The song narrates the bloody killing of 11 people in Silchar in the early 1960s. The Sylheti-speaking rioters were protesting against the imposition of Assamese as the official language. This finds parallels today where certain sections of the population face imminent identity loss with erosion of their lands and sense of belonging. Such suppression by the government and its need to form a single nationalistic narrative also paints a contemporary picture at the backdrop of resistance against the Citizenship Amendment Act and the National Register of Citizens.
But everything is overshadowed by the eeriness of the title track. Played out by a mandolin on a Bengali folk format, the music is minimal. Sickly silence, hair-raising scratches, muffled voices and ghostly knocks send cold shivers down the spine.

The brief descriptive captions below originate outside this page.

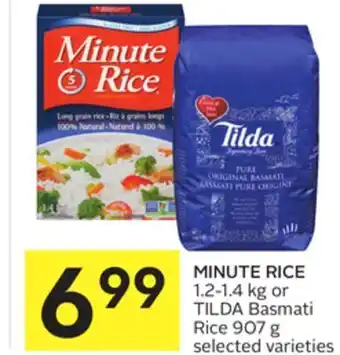 Foodland Minute rice 1.2-1.4 kg or tilda basmati rice 907 g selected varieties offer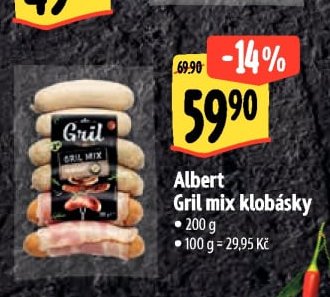Albert Gril mix klobásky
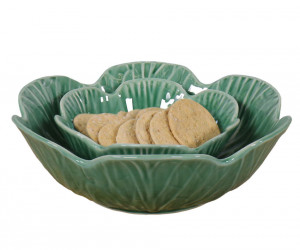 Medium Savoy Cabbage Leaf Bowl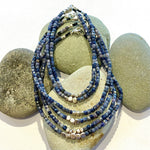 One of a Kind Faceted Square Cut Sapphire Bracelets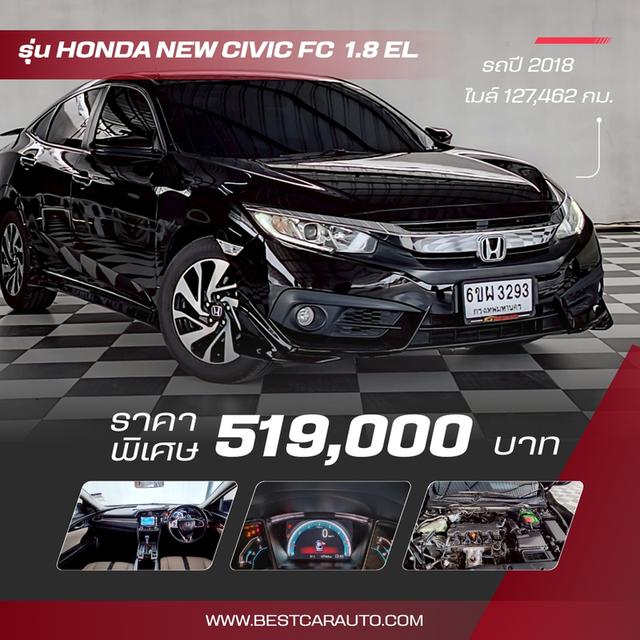 HONDA CAVIC FC 1.8 EL AT 2018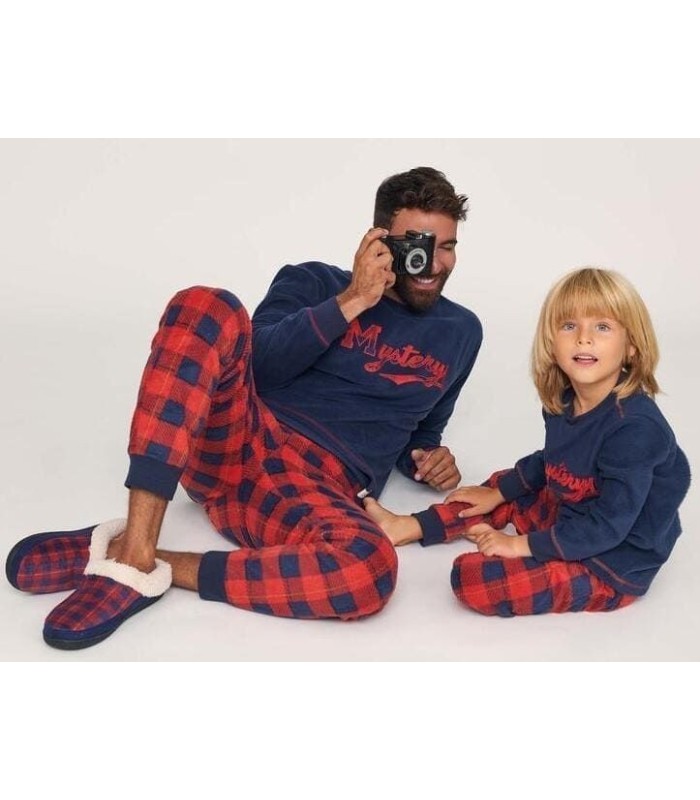 Pijama Hombre Micro Polar "Mistery" 370207 Muydemi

The ominously repeated chants of ‘dhukte dao’ (let me in) seem to echo the unheard pleas of nearly half a million people who have died of coronavirus. The listener confronts the greatest fear at the knock of death and screams of the living dead.
Finally, a wall of sound envelopes everything to end with a thud, as if the coffin lid is shut – leaving behind silence and lingering static that can be heard in one’s ear after the sudden end of sound. The grand music of life is cut off.
Clocking at 24 minutes, Dofon’s best quality is its ability to deceive. A dreamy album that seems to be about floating with butterflies and swimming in strawberry syrup, it is actually a dark ride to the end of time where the apocalypse waits with a black smile.